Nach ca. 40min kam Karl Wendlinger zum ersten Boxenstop hinein, wobei er gleich an seinen Partner Olivier Beretta übergab. Die Jagd nach Maassen hatte er aufgegeben: "Maassen war zu stark. Ich hätte ihn nicht überholen können ohne zuviel zu riskieren." gab er später zu Protokoll. Mit frischen Reifen gelang seinem Partner Belloc allerdings dieses Manöver 10min später als Zurückrundung.


Ca. 30.te Runde: Belloc geht auf der Strecke an dem eine Runde vor ihm liegenden Maassen vorbei

Die Eschmann-Mannschaft hatte dagegen, wie es sich jetzt abzeichnete, ihrem schnellsten Piloten einen Mammutstint von 50 Runden ins Lastenheft geschrieben, den dieser auch klaglos absolvierte, obwohl die Rundenzeiten im letzten Drittel nicht sehr berauschend waren.

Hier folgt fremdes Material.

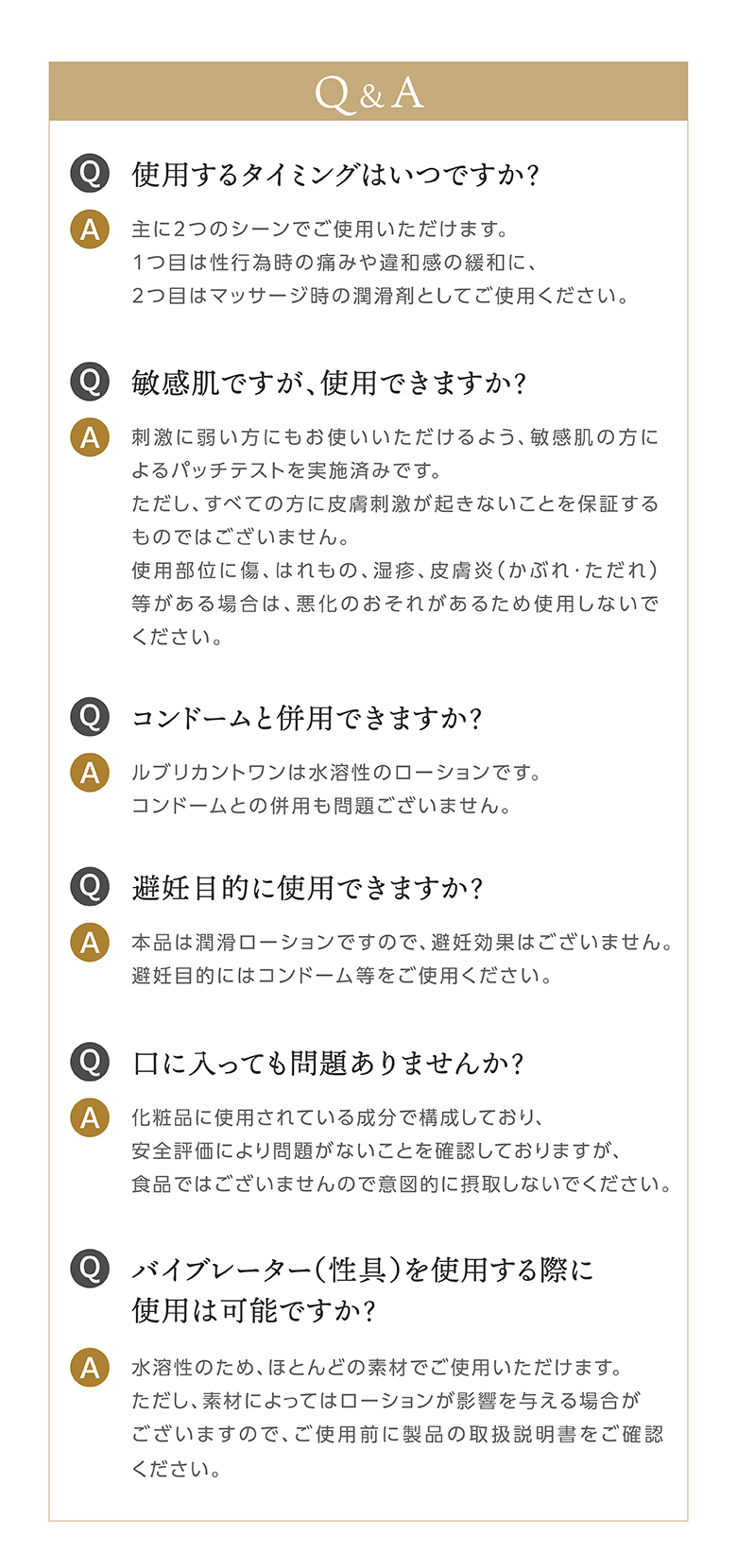 ルブリカントワン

Nach dem Stop des Roock-Sportsystems-911er lag dieser dann auch an der dritten Stelle - hinter den beiden Oreca-Vipers, die den Kurs zuverlässig wie Uhrwerke, trotz ihrer Zusatzgewichte von 100 bzw 60kg, umkreisten.
Wie konnte es zu dieser gewohnten Konstellation kommen, obwohl im Abschlußtraining alles nach einem guten Rennen für die anderen Teams ausgesehen hatte? Nun: erstens hatte man das Timing im Abschlußtraining , wie man später unumwunden zugab, ein wenig verschlafen. Zudem hatten die Kontrahenten fast alle bis zu diesem Zeitpunkt mit Schwierigkeiten zu kämpfen. Die belgische GLPK-Viper war genau wie die PBR-Viper von Gounon wegen eines Getriebeschadens an der Box gestrandet. Die gute Aufholjagd von Emanuele Clerico wurde von seinem Co Gosselin leider nicht mit gleicher Vehemez fortgeführt. Das selbe Problem hatte nun auch das Eschmann-Team mit dem Stint von Paul Hulverscheid, den man wohlweislich nur für eine kurze Phase ins Auto ließ, ehe Stefan Ortelli wieder für den Schlußturn übernahm. Der Proton-porsche und der 996 des KRT-Teams, langsamster Wagen auf der Strecke, während das mit dem 3,8l-Motor ausgestattete Schwesterauto von Trunk/Müller zeitweise 10. war, waren ebenfalls schon ausgefallen. Als nächsten schien es den Konrad-Porsche mit Chef Franz Konrad am Steuer zu erwischen:

Probleme bei Konrad
Franz Konrads mysteriöser Fast-Ausfall: 3min später lief der Wagen wieder anstandslos.

Der Wagen rolte am Ende der Gegengrade ohne Vortrieb aus und wurde zuerst einmal von der Strecke geschoben. "Mir ist auf einmal der Saft weggeblieben - nichts lief mehr." rapportierte Franz Konrad später. "Dann habe ich die Hauptsicherung rausgeholt und wieder reingedrückt, danach war alles wieder in Ordnung. Der Wagen brauchte wohl nur mal eine Pause." Konrad setzte seine Fahrt ohne Boxenbesuch fort.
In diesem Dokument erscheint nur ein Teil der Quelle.